企業の円滑な業務を支える上でITシステムは欠かせません。これをさらに有効活用する上で重要なのが、システム間のシームレスな連携です。そこでは自社内、また外部のシステムとの連携手法としてWeb APIがフル活用されています。

しかし、こうした連携手法が広まる中で、この部分がサイバー攻撃の標的になるという課題もあります。
本記事では、より重要性が高まるAPI連携の概要とその安全性を確保するための考え方を、標準規格であるOpenID Connectを踏まえながら解説します。

 

より重要性を増すAPI連携

 近年、ビジネスのデジタル化が進む中でITシステムやデータ、サービスの連携を担う技術としてWeb APIの重要性が高まっています。

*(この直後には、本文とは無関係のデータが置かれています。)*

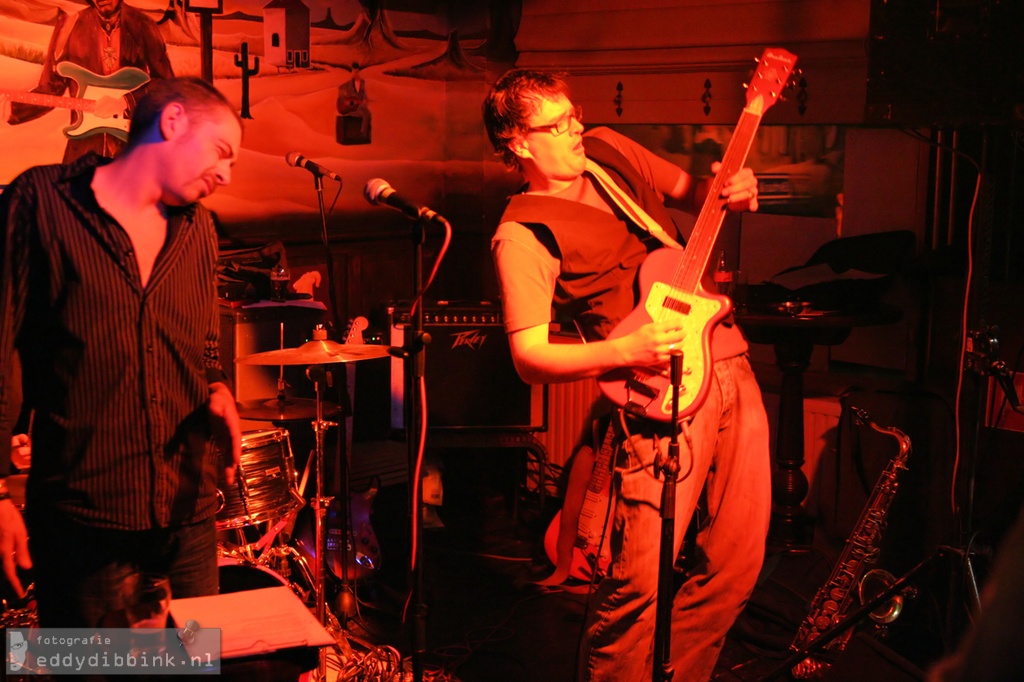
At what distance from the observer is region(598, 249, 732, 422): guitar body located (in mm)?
2738

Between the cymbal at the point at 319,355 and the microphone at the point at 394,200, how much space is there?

 システム間のデータ連携手法としては、CSVファイルを介したデータ取り込みや、Webスクレイピング、企業間同士のデータ連携であればEDI(電子データ交換)などさまざまな手法が用いられてきました。その中で現在では、企業内・企業横断にかかわらずAPIを用いたデータ連携が広がっています。

 

オープンAPIAPIエコノミーの概念が登場

しかし、昨今ではAPI活用は企業間をつなぐための仕組みとして注目を集めるようになりました。その具体例は数多くあります。

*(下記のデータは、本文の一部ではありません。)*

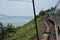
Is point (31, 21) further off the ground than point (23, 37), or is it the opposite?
point (31, 21)

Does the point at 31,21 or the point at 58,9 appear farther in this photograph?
the point at 31,21

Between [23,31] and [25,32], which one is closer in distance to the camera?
[25,32]

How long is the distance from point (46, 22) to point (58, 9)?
167 cm

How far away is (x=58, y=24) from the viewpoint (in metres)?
5.18

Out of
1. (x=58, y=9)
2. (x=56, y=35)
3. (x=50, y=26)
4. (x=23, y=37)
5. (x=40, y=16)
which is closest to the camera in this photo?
(x=58, y=9)

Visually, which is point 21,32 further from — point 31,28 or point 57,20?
point 57,20

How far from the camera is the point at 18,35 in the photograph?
7688 mm

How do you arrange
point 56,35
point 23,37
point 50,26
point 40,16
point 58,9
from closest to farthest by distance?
1. point 58,9
2. point 56,35
3. point 50,26
4. point 23,37
5. point 40,16

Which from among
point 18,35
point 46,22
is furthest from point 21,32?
point 46,22

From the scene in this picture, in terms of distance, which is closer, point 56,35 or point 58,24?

例えば銀行などの金融機関が自社の金融システムの持つ機能をAPIとして提供し、SaaS企業がそれを活かした家計簿サービスなどを提供しています。API連携されていることで、家計簿サービスを利用するユーザーは、わざわざ金融機関のサービスサイトにアクセスし、IDとパスワードを入力するといった手間をかけずとも、自身の資産や収入/支出を家計簿サービスから管理できるようになります。

 同じように、配車サービス企業のAPIを使ってホテル・旅行事業者はサービスを開発することで、ユーザーはこれらの事業者のサービス上からシームレスに配車サービスを利用できるようになります。さらに、自動車メーカーが公開した走行データ(自動車テレマティクス)を取り込み、保険会社が移動距離や運転特性に応じた自動車保険を提供するといったユースケースもあります。

前編-250121_(図版1-完成)APIセキュリティ.jpg

 このように、自社のサービスやシステムのAPIを他の事業者に公開して自由にアプリケーションに組み込んでもらうAPIの考え方は、かつての閉じたAPIの使い方に対して「オープンAPI」と呼ばれています。さらに、このAPIによってさまざまなアプリケーションがオンライン上でつながり価値を形成する仕組みは「APIエコノミー」と呼ばれます。

APIを提供する側は、「API利用料」として収益源を得ることができたり自社のサービスを間接的にユーザーに広めたりするメリットがあり、APIを自社のサービスに組み込む企業側は、必要な機能をゼロから開発する手間の省力化やシームレスなユーザーエクスペリエンスをサービス利用者に提供できるメリットがあります。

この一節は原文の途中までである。